Based on the SRA’s own information, the majority of complaints received do not result in formal disciplinary sanctions. But even where no fault is found, any costs incurred are unlikely to be recoverable form the SRA. 

Having access to support and specialist advice without worrying about the cost can make the difference in outcomes due to how the firms or the individuals actions are presented and ultimately judged.

The SRA apparently aim to deal with complaints, or investigations resulting from them, within 3 months of them being raised. The SRA is very clear that their aim is to be thorough but some would  argue that they are significantly under-resourced to effectively exercise their newly broadened powers.

Any interaction with them could, as a result, drag on leaving individuals and firms in limbo. This can then have hidden knock-on effects for example, impacting an individual’s career progression, hindering their ability to work, impacting how the firm’s professional indemnity renewal is viewed.

A Directors and Officers Liability (D&O) policy, which can also be referred to as a Management Liability (ML) policy can offer a solution to these risks. Through such a policy, specialist advice and legal protection can be accessed and funded. The policy is not just designed to protect the owners of the business but also those other individuals in the business at a senior level that take decisions on behalf of the firm.

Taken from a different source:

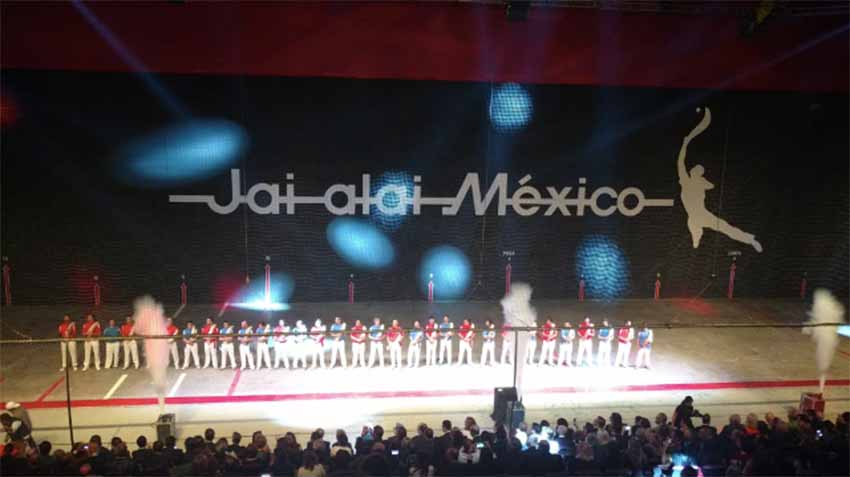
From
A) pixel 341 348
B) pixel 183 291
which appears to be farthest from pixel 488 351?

If you are employed by or are considering an offer of employment by a law firm as a regulated professional, as a solicitor, COLP or COFA, the existence of a D & O/ML policy should be as high on your wish list as it is for the owners of a regulated firm.  

For firms, this is an excellent way of protecting your balance sheet and attracting the best talent. But, be sure to have the right policy in place; not all policies respond in the same way so getting advice from a specialist broker that is experienced in PI and D & O for the legal sector is essential, otherwise you could be paying for a policy that is of little use when you need it most.